Goebbel’s production is exceptional because of the equal importance and plurality of dramatic forms of expression, like acting, text and music, against the conventions of theater (“against the hierarchy of theatrical means”). In line with a quote from Giordano Bruno’s “About the infinite, the universe, and the worlds” that is recited twice during the opera, in which Bruno questions the hierarchy of the universe in the geocentric model, Goebbels attempts to treat all the artistic elements equally in his production.
Similarly, Goebbels is opposed to a hierarchic, authoritarian way of directing that dictates a fixed artistic concept. Instead, team spirit is crucial. Especially with the “Ensemble Modern,” a self-managed group of soloists without an art director, it was possible to develop the opera in a collaborative process, in which everyone had to constantly negotiate their role and position.

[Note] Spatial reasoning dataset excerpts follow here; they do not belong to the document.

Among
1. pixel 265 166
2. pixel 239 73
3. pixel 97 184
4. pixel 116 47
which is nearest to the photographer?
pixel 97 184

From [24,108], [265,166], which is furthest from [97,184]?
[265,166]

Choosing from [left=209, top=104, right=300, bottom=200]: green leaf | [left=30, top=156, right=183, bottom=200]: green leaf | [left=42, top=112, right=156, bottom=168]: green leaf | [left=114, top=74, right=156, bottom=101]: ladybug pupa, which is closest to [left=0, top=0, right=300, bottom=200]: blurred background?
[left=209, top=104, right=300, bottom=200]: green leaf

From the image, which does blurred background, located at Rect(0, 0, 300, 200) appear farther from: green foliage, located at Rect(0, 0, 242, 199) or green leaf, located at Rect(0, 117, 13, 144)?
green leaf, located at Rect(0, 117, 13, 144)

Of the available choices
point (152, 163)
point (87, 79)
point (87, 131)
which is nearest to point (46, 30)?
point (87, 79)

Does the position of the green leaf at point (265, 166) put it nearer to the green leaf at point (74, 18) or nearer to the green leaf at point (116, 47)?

The aesthetics of the opera are shaped by the constantly altering double role of the ensemble members as musicians in the orchestra pit, and actors on stage. Goebbels also got inspiration from motifs in visual art: The photographs of Albanian artist Sislej Xhafa provided the idea for a sequence in the first act, in which musicians appear on stage in masks. Goebbels is fascinated by the “strange balance of terror and beauty” in the imagery, which, instead of making a clear statement, asks the audience to think, to take a position. In his music, Goebbels tries to express the same ambiguous tension.